Seven days after the birth of Gautama Siddhartha, his mother died, and his father king Jingfan handed Sakyamuni over to Princess mahapokoboti, Queen moye’s sister, who took good care of him.
Gave meticulous care.
At the age of 16, he married the princess of the city of Kali, yelundara, and later had a son, Rahula.
At the age of 29, he gave up the comfortable life in the palace and went out to seek Tao.
At first, Sakyamuni asked some famous Brahman scholars for advice.
Later, according to them, he became an ascetic monk and practiced hard for six years.
Due to overwork and malnutrition, he even fainted to the ground.
When he woke up, he realized that hard practice could not bring any results.
He walked slowly into the nerian Chan River, washed the accumulated dirt on his body for many years with the river, and then ate the milk porridge given to him by the shepherd girl shansheng, until his physical strength recovered.

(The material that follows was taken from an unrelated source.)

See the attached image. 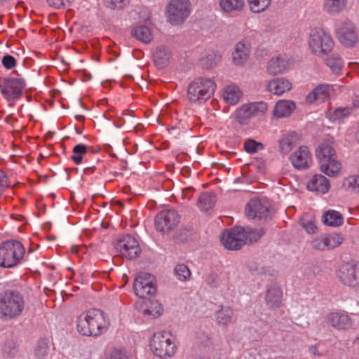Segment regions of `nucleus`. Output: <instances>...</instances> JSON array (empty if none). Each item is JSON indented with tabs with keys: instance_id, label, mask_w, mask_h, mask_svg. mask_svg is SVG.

He left the nerian Chan River and prepared to go to bornanas.
On the way, Sakyamuni came to a place called Gaye, where he lookedTo a bodhi tree.
So he sat under the tree to meditate, hoping to get the ultimate way to relieve the suffering of life, and vowed to “not get Buddhism and Taoism, not afford this seat”.
After 49 days of meditation, he finally realized and founded the basic teachings of Buddhism.
The basic doctrine of Buddhism Sakyamuni’s thinking under the bodhi tree constitutes the most basic doctrine of Buddhism with the theory of four truths as the core.
The four truths, namely, the four truths of bitter truths (all life is bitter), gathering truths (the cause of suffering), eliminating truths (fully understanding the cause of suffering and reaching the state of “Nirvana”) and Tao truths (the way to achieve “Nirvana” through cultivation).
People eventually become Arhats (meaning “not born”) through practice, confusion and nirvana, and no longer fall into the reincarnation of human life.
In addition, Buddhism requires its disciples to abide by the “five commandments” for life: no killing, no stealing, no prostitution, no nonsense and no drinking.
Men who practice at home are called “bhikkhu” and women are called “Bhikkhuni”.
They must shave their hair and wear monk robes to completely separate from their family life: men who practice at home are called “wubosoka” and women are called “wubosoka”.
Monks form a community called “Sangha”.
Those who join the club can only live by giving alms and cannot own private property.
Every Buddhist has the obligation to preach.